── DOCUMENT TEXT ──
I seem to be a bit different to most CM users who are looking to customise thier phone. For me it's a lot more than that:

- I get a _relatively_ consistent experience when I change phones
- I get more functionality. I use the 2G auto switching, sunlight readable setting and loads of other stuff regularly
- It opens fair competition. By reducing the element of software as a variable the choice of phone can come down more to hardware and the choices become much easier. This is already so with Android in general (that's why the possibility of Chinese phones even exists), but CM makes this even more so
- I don't feel alone. There are other people to talk to, even if your phone is old 

^ there are other reasons but these are big ones for me. I don't know why other users are interested in silly customisations and crud. I just use a black background!

 It's for these reasons that I had a i9000 as recent as last year and I just switched to a i9100 recently specifically to run a well supported version of CM10. Unfortunately I've broken the screen on my SGS II and I'm loathed to go out and buy another one exactly the same! Actually there is 2 things I don't like about this phone - can't see the screen in the sun and the screen is too big. 

 I've seen threads from people who've somehow managed to brick their chinese phone and had to throw it away. That seems like madness to me. With mine I know that if somehow I managed to break it all I'd have to do was find a spare computer to use, maybe a USB jig and I or repair tech shop can fix it. I can't send an iphone back for free repair when travelling for work. 

 These Chinese phones maybe "cheap". But the quad mtk6789 chips with (OK?) GPS are ~$200. That's not quite cheap enough to me... not  without CM9+ support - better to go dual rather than quadcore for the same price and get a i9100 SGS II that can do take a realtime GPS update monitoring hack and everything else besides.
───
● SHORT TASK 1: According to the forum post about CM, what two things does the writer dislike about the i9100 phone?
● SHORT TASK 2: Return the forum post about CM word for word from "It's for these" up to and including "is too big.".
── LISTED ENTRIES ──
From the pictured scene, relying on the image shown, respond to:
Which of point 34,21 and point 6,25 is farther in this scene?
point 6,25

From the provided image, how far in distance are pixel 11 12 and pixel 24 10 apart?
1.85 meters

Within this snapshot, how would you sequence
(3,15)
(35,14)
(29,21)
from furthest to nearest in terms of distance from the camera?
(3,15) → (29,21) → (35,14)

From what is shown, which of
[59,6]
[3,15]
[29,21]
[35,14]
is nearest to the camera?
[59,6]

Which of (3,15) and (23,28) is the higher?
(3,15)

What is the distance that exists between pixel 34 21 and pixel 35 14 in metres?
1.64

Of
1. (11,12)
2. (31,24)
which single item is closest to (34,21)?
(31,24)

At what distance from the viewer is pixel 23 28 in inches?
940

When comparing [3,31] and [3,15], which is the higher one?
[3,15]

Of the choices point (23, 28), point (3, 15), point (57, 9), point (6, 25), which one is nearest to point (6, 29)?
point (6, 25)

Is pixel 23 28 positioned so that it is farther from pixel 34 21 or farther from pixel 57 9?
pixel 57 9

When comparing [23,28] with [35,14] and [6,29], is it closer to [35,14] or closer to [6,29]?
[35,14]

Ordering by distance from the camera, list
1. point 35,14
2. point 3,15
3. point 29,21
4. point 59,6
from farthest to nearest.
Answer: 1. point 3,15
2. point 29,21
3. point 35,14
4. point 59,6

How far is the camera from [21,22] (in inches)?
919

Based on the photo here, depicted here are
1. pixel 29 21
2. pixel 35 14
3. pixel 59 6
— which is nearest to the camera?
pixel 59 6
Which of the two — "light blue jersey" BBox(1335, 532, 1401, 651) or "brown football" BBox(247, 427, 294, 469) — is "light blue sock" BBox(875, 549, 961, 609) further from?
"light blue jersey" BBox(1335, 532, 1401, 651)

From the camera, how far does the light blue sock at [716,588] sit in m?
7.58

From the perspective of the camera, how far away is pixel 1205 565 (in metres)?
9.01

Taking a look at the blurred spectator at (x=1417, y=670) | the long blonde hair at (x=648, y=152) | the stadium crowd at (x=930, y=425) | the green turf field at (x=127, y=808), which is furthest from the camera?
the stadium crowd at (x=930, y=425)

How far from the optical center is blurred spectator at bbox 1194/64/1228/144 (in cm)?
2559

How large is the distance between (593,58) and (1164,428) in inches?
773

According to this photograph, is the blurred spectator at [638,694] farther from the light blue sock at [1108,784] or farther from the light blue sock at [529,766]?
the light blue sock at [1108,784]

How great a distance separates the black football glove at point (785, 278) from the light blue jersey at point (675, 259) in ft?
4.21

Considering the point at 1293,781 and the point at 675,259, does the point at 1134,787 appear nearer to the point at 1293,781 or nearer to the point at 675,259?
───
● CORRECT RESULT 1: The screen can't be seen in the sun, and the screen is too big.

● CORRECT RESULT 2:
It's for these reasons that I had a i9000 as recent as last year and I just switched to a i9100 recently specifically to run a well supported version of CM10. Unfortunately I've broken the screen on my SGS II and I'm loathed to go out and buy another one exactly the same! Actually there is 2 things I don't like about this phone - can't see the screen in the sun and the screen is too big.